**Set task**. Copy out everything from the line containing "Which item is" through the end of the data, replacing "farthest" with "furthest" and leaving the rest unchanged.

**Recorded information**.
#####

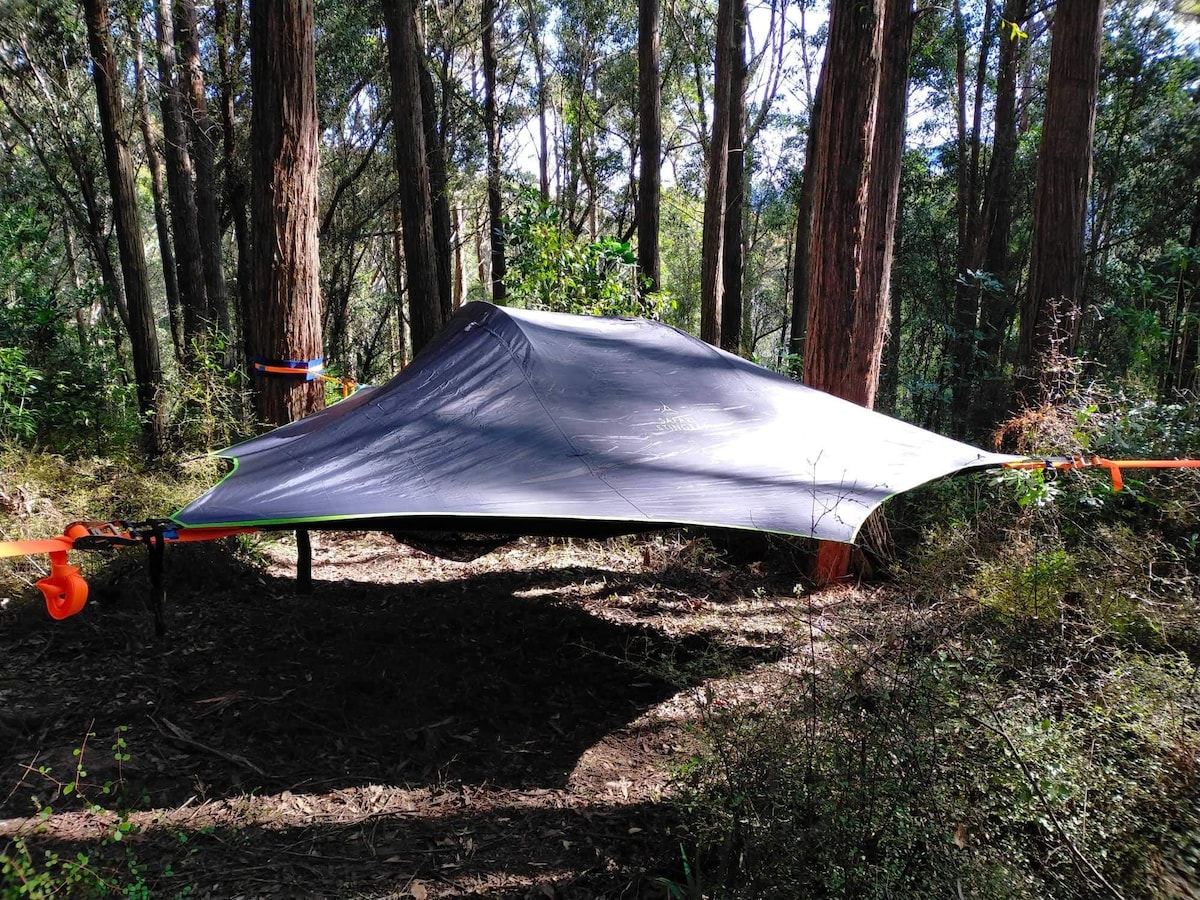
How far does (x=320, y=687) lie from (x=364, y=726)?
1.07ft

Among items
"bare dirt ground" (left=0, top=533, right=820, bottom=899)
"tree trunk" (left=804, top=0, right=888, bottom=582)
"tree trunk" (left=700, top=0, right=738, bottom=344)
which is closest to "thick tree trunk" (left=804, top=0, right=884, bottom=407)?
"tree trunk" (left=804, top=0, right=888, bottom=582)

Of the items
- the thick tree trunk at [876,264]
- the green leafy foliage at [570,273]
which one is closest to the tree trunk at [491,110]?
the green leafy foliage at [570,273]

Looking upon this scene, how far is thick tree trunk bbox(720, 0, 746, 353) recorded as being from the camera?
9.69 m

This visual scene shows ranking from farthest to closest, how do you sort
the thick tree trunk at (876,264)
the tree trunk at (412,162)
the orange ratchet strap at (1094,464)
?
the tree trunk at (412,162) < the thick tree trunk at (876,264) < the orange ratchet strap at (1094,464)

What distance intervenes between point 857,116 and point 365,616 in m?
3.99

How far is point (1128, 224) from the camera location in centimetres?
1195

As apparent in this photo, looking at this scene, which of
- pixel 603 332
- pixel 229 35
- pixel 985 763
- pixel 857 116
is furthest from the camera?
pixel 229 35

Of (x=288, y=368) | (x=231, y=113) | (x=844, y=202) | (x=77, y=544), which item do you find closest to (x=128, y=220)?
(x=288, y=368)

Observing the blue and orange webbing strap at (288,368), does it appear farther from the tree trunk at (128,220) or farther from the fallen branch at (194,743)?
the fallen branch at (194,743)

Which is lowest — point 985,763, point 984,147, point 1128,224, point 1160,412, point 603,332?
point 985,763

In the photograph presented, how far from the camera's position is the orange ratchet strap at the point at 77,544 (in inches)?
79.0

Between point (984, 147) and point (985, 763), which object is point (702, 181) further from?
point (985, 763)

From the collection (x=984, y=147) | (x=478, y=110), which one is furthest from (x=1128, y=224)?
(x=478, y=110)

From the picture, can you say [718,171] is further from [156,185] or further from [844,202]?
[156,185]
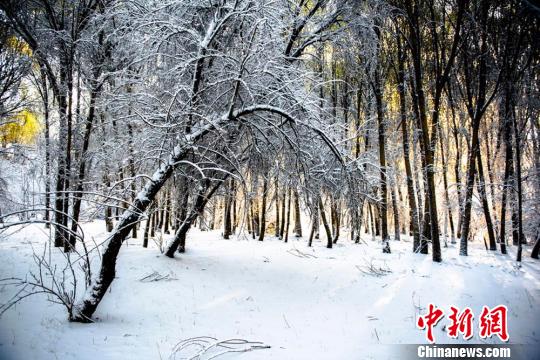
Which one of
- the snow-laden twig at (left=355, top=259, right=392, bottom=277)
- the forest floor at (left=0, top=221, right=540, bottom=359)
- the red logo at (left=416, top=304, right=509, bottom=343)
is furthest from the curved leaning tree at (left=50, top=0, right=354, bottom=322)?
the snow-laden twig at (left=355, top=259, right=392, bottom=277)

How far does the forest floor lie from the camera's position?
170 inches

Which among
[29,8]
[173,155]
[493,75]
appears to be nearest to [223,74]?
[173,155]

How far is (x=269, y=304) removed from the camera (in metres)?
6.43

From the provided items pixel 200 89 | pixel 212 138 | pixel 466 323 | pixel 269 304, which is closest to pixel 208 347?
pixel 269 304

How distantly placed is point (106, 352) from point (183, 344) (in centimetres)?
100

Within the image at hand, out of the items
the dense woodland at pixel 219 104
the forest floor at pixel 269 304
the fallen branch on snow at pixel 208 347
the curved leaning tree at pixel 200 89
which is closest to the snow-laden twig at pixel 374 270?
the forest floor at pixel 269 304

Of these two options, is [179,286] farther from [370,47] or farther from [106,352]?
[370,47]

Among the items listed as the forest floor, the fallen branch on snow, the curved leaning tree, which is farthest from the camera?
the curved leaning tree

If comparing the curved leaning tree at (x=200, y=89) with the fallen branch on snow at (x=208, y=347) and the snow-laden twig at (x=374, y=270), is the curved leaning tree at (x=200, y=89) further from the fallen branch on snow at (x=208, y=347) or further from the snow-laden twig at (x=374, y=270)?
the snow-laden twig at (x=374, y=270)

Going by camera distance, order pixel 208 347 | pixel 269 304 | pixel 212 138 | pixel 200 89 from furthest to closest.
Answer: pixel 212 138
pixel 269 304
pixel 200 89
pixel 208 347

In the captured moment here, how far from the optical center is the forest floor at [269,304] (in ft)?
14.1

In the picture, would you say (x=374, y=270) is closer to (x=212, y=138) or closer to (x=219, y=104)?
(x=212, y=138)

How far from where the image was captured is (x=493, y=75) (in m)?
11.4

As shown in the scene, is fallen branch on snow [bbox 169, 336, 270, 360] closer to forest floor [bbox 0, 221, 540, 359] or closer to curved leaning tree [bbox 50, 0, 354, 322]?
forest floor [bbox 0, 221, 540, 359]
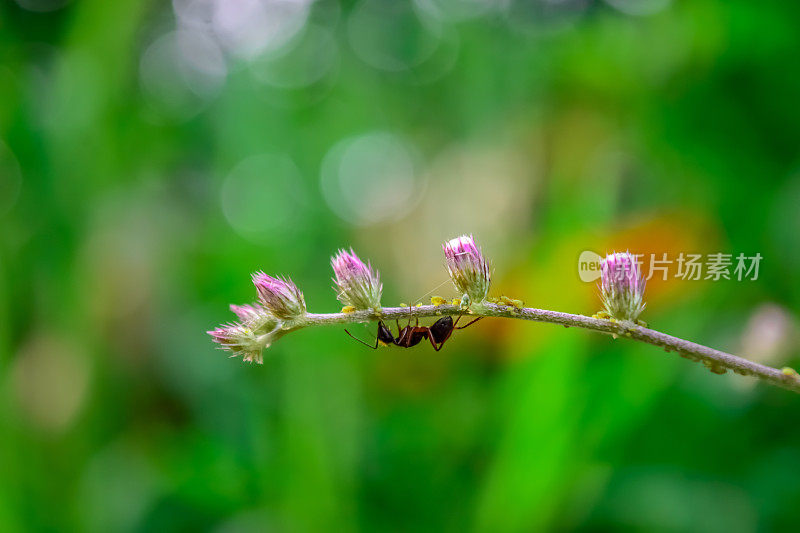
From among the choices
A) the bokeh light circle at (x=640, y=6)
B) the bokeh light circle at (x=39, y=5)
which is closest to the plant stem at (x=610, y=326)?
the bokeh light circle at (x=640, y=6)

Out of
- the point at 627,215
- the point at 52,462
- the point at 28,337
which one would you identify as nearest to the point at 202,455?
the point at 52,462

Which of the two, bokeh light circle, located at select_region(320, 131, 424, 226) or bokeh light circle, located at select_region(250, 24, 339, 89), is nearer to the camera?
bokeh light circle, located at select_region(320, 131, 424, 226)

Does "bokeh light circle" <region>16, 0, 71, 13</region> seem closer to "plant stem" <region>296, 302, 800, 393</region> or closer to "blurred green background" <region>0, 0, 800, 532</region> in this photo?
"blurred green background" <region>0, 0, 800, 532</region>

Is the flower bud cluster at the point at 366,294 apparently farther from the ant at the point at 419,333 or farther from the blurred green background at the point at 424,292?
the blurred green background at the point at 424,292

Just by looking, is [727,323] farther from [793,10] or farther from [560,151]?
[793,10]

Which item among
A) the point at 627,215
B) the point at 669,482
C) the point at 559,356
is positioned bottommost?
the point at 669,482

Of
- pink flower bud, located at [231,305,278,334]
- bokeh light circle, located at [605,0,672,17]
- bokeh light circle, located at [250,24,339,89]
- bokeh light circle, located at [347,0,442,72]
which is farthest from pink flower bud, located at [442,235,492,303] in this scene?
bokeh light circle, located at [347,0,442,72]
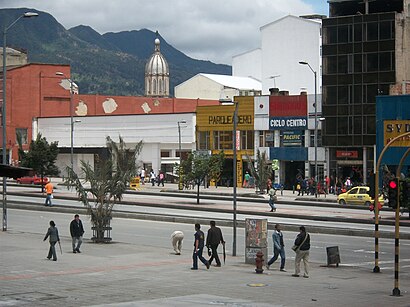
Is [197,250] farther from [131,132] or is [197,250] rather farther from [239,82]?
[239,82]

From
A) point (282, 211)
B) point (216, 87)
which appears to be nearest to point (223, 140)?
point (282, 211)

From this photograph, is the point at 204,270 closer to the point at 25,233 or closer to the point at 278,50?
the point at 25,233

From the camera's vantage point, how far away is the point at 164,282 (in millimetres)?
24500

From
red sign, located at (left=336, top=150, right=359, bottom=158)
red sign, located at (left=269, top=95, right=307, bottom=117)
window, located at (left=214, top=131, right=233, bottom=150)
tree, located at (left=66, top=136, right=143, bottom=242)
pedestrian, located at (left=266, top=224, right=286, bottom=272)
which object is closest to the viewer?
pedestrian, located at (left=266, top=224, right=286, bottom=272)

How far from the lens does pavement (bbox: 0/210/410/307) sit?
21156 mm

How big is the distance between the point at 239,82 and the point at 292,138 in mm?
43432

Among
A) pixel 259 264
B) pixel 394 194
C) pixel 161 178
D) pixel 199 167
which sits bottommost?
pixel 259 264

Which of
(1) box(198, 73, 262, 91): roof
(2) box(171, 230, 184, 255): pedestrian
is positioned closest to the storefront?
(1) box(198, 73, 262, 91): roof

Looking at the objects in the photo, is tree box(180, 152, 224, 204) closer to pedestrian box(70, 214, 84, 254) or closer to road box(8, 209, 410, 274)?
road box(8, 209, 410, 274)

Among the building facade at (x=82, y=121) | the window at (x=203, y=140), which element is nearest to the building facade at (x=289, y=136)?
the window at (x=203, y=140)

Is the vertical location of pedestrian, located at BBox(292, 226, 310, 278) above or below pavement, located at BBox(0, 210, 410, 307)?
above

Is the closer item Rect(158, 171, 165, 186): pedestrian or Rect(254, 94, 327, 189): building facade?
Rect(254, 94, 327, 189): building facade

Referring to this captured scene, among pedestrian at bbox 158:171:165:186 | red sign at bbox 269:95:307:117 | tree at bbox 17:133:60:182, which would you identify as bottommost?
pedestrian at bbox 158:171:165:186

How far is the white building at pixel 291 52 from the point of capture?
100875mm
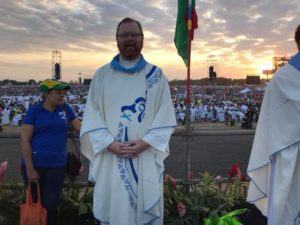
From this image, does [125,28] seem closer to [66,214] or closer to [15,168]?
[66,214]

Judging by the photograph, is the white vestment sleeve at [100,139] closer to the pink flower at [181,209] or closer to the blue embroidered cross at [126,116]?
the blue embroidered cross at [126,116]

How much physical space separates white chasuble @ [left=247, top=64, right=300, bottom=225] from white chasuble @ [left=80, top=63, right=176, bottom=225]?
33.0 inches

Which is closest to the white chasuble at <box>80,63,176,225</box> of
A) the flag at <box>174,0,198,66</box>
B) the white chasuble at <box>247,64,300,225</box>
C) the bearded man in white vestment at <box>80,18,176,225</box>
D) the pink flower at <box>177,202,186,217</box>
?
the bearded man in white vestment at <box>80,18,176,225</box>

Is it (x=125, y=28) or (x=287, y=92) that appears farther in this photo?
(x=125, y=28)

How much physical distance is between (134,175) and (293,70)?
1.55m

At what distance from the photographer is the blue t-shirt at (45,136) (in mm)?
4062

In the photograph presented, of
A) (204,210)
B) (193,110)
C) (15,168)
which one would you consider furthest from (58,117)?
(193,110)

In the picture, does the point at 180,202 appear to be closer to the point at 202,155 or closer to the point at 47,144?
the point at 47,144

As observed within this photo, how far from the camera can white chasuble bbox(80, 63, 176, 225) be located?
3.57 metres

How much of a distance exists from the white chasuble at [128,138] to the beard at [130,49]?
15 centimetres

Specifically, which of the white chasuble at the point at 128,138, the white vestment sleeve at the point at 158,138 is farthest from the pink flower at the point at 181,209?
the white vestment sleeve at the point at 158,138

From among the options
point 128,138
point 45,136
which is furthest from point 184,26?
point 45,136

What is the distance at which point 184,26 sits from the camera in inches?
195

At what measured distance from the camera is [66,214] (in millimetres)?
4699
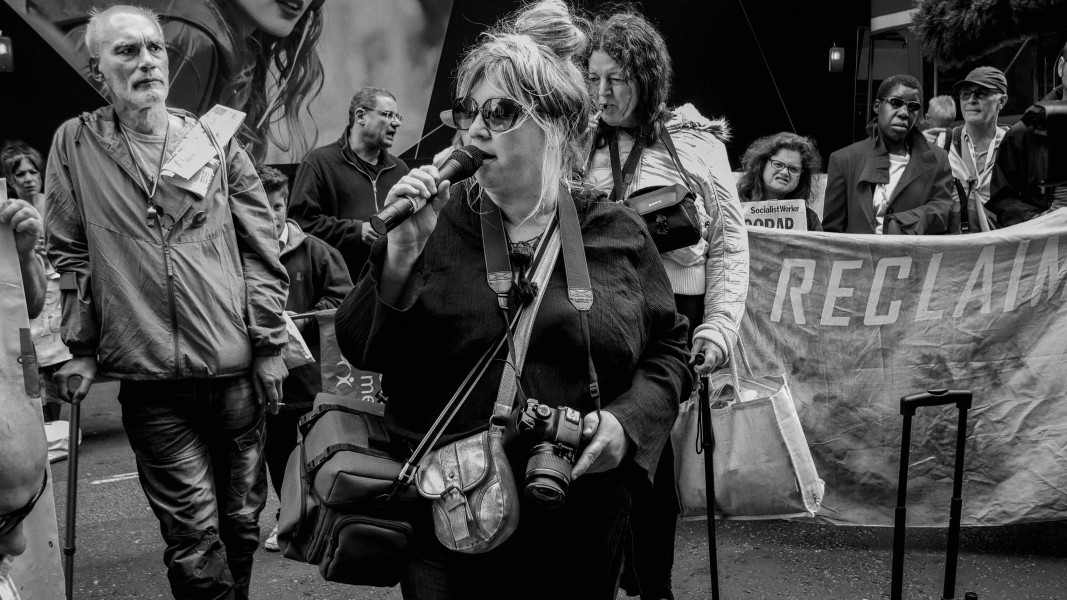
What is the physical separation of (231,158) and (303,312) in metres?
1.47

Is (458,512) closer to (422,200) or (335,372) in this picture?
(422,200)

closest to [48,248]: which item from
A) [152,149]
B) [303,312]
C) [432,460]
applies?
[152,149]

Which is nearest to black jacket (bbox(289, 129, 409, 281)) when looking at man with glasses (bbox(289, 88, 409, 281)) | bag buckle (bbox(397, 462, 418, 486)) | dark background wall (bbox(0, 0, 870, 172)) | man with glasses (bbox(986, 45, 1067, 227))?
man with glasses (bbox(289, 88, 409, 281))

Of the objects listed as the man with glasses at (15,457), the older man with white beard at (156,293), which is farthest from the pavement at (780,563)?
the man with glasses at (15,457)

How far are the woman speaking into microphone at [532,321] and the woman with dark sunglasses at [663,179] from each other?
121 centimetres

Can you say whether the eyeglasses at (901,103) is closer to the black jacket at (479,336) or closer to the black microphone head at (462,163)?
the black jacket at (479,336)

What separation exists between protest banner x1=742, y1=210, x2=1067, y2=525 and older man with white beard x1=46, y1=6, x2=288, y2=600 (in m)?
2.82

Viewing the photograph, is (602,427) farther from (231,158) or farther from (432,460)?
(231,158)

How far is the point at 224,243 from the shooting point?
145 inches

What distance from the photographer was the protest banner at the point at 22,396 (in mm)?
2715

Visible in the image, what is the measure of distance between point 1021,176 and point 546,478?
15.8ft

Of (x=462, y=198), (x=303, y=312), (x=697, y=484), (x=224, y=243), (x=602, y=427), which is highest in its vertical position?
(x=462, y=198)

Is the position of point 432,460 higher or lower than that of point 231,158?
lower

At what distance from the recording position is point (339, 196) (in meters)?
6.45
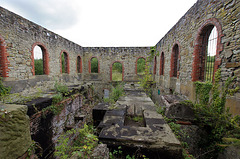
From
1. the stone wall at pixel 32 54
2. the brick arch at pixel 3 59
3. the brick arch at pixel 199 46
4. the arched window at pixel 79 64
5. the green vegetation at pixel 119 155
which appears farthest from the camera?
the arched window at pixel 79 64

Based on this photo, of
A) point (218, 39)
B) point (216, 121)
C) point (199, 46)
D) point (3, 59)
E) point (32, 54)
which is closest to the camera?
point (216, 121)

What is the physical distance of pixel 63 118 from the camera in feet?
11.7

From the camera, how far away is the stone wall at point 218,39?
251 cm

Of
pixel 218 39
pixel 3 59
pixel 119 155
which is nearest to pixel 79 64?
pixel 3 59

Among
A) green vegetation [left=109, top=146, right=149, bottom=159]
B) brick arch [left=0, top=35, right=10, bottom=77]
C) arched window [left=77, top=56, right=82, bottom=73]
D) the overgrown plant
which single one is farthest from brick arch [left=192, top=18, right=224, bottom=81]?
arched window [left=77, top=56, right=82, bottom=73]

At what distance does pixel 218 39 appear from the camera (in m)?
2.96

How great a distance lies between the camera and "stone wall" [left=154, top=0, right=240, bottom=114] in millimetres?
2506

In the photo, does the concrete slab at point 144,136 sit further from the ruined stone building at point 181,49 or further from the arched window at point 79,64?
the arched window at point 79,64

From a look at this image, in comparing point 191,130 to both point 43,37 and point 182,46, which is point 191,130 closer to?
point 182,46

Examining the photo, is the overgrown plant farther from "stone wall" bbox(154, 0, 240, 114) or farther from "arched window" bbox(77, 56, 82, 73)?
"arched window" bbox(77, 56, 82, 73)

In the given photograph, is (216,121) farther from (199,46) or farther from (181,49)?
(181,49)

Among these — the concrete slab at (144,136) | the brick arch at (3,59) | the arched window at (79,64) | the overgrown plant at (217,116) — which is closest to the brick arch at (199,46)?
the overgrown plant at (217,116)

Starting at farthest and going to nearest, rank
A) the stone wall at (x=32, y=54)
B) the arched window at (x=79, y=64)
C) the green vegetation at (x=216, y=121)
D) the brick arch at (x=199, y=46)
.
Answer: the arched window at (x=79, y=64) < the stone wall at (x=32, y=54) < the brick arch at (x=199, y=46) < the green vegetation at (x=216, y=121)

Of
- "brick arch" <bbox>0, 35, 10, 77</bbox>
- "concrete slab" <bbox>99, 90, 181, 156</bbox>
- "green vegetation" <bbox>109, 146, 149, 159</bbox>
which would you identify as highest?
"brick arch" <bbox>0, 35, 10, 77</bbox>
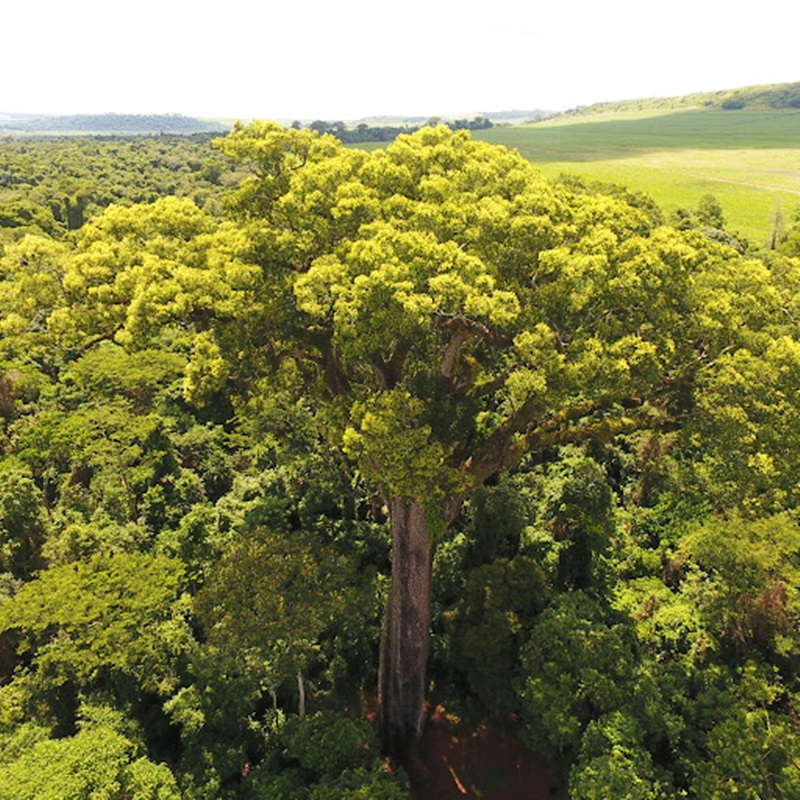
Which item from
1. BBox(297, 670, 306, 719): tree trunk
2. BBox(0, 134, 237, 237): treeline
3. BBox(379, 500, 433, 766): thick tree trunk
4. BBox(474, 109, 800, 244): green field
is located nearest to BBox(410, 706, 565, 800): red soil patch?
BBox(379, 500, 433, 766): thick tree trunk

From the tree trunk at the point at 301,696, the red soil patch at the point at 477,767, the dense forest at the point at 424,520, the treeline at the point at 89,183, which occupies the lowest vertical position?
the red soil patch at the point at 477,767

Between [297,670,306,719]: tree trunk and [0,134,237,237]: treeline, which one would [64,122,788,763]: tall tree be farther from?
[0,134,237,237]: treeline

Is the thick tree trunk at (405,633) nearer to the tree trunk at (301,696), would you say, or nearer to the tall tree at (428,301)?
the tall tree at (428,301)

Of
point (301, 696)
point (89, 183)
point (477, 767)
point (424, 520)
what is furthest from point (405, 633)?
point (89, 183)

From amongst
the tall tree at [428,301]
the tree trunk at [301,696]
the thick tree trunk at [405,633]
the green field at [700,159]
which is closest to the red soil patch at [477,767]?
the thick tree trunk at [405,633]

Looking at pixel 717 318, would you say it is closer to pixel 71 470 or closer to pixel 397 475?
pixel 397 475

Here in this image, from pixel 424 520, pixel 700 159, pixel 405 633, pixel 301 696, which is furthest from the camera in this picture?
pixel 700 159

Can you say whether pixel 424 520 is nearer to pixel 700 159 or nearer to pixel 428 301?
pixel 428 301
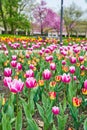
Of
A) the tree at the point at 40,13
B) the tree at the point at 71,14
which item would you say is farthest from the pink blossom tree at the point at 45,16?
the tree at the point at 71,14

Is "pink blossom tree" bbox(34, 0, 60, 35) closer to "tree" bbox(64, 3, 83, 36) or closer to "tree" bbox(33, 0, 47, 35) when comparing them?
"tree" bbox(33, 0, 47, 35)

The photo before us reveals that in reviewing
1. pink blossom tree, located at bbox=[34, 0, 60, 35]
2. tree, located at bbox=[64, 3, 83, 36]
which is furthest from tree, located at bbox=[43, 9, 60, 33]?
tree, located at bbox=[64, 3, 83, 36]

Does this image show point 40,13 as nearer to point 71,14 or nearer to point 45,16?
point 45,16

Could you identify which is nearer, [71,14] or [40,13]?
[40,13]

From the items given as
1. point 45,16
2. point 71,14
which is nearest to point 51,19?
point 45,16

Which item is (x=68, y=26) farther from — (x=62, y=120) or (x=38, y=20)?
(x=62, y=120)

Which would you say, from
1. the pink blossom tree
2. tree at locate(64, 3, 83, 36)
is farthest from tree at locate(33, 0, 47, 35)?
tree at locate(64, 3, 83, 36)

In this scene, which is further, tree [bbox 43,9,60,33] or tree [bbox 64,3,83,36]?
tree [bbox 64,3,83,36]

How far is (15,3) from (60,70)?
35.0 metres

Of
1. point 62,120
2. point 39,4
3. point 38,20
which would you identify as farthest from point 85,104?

#####

**Output for this task**.
Which item is (x=68, y=26) farther from — (x=62, y=120) or (x=38, y=20)?
(x=62, y=120)

Which would you say, from
1. the pink blossom tree
2. tree at locate(64, 3, 83, 36)
is furthest from tree at locate(33, 0, 47, 35)?
tree at locate(64, 3, 83, 36)

In this scene, which is further, tree [bbox 43,9,60,33] or tree [bbox 64,3,83,36]?
tree [bbox 64,3,83,36]

How far is (15,3) from (60,70)?
35.0 metres

Of
1. point 62,120
2. point 39,4
3. point 38,20
which would you identify as furthest from point 85,104?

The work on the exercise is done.